第四十四話
「ふむ。家を借りたいと?」
「はい」
ゴブリン退治の仕事を終えて王都に帰った俺はナターシャ達魔女四人とダン、アルナを連れてノーマンさんの家を訪ねていた。
ギリアードから家を借りた冒険者の話を聞いた俺は、王都に帰るとすぐにどこか借りれる家がないか探してみたのだが、なんでも住民に登録していない者が家を借りるには長年王都に暮らしている住民の保証がいるらしい。俺が知っている人で長年王都で暮らしている人というとノーマンさんしかいなかったため、こうして相談にのってもらおうと家を訪ねたわけだ。
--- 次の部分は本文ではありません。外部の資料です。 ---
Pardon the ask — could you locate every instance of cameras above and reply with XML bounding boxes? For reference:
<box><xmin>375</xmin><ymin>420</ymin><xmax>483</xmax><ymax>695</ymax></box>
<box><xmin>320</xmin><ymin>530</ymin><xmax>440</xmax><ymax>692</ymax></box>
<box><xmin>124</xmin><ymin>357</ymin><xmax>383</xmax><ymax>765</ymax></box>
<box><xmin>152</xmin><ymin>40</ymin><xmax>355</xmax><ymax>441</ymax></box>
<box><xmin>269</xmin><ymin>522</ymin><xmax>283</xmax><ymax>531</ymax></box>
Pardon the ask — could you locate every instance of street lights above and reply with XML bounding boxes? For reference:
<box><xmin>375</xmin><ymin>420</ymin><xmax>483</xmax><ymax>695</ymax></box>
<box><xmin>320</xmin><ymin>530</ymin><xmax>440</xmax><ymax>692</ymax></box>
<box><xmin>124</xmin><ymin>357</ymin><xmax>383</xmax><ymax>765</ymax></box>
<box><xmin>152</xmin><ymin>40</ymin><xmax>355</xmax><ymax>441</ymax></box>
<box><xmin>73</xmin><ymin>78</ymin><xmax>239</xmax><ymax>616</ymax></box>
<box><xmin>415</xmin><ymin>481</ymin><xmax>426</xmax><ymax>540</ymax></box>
「今誰も住んでいない家か……。それだったらいくつか心当たりがあるがそれにしても……」
そこでノーマンさんは言葉を切るとどこか面白そうな視線を俺を向ける。
「初めて会ってからたった三ヶ月で新しい魔女と魔物使いの弟子を連れてきて、更には自分の家を手に入れたいとは……お主の成長には驚かされるわ。魔王ゴーマンよ」
「ちょっ! その名前で呼ぶのは止めてくださいよ!」
何でノーマンさんまで俺のことを「魔王」って呼ぶんだよ! 本当に止めてくださいよ! ただでさえ最近外を歩いていると小さな子供までが俺を指差して「あー、まおうゴーマンだー」って言ってくるんですよ!?
「はははっ! まあ、よいでわないか。人々から異名で呼ばれるのは冒険者にとって自慢の一つじゃぞ?」
そうは言いますけど異名の由来を考えると素直に喜べないんですよ。俺だってもっと格好いい異名がよかったよ。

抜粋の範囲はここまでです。